Tal vez la primera formulación consecuente de la dupla
civilización-barbarie la haya formulado Emanuel Kant en su clásico “Qué
es la Ilustración”. En esta pieza, Kant construye la metáfora original
del iluminismo, saber: la historia humana sería el desplegarse de una
lucha épica entre dos fuerzas antagónicas, la fuerzas de la luz y de la
oscuridad. La luz es identificada con la ilustración, la razón y la
universalidad. Las tinieblas serían lo irracional, lo pasional y lo
particular. Es decir, la barbarie es ante todo lo otro de la razón. Y la
razón, en la metanarrativa kantiana, estaba destinada a vencer a la
barbarie y eliminarla.

___

Objetivo 1: Enumera todo aquello con lo que el texto sobre Kant y la Ilustración identifica la luz y todo aquello con lo que identifica las tinieblas.
Objetivo 2:
Responde según el texto sobre Kant y la Ilustración:
(a) ¿En qué obra construye Kant la metáfora original del iluminismo?
(b) ¿En qué consistiría la historia humana según esa metáfora?
(c) ¿A qué estaba destinada la razón en la metanarrativa kantiana?
Objetivo 3: Prolonga el texto sobre Kant y la Ilustración a partir de su última oración.
El material no interviene en nada de esto.

Material recopilado:
___

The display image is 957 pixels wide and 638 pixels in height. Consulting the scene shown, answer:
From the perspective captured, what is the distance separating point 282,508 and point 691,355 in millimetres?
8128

___

Respuesta 1:
Luz: la ilustración, la razón, la universalidad.
Tinieblas: lo irracional, lo pasional, lo particular.

Respuesta 2:
(a) En su clásico "Qué es la Ilustración".
(b) En el desplegarse de una lucha épica entre dos fuerzas antagónicas, las fuerzas de la luz y de la oscuridad.
(c) A vencer a la barbarie y eliminarla.

Respuesta 3:
De más está decir que esta matriz fue recuperada y continuada por
la filosofía de evolucionista y positivista del siglo XIX, y florece con
una envidiable buena salud hoy. La historia mundial estuvo y continúa
signada por una especie de casi-universal consenso acerca de que en el
mundo hay civilizados y bárbaros, y que los primeros están llamados a
dominar—en la variante del pensamiento imperial del siglo XIX, o lo que
Rudyard Kipling llamó “la carga y deber del hombre blanco”—o a orientar,
ayudar y civilizar a los bárbaros. Esta última variante, más
políticamente correcta pero igualmente autocomplaciente, puede verse en
las intimaciones que Alain Touraine realizara hace pocos días a los
países de Latinoamérica a aceptar la guía de la esplendente, cartesiana e
iluminista Francia (suponemos que porque Latinoamerica no puede
gobernarse solita).
La definición que da el diccionario de barbarie: “Actitud de la
persona o grupo que actúan fuera de las normas de cultura, en especial
de carácter ético, y son salvajes, crueles o faltos de compasión hacia
la vida o la dignidad de los demás: exhala el último suspiro, con la
pluma todavía en la mano, mostrando el valor moral de la razón frente a
la barbarie y al crimen.”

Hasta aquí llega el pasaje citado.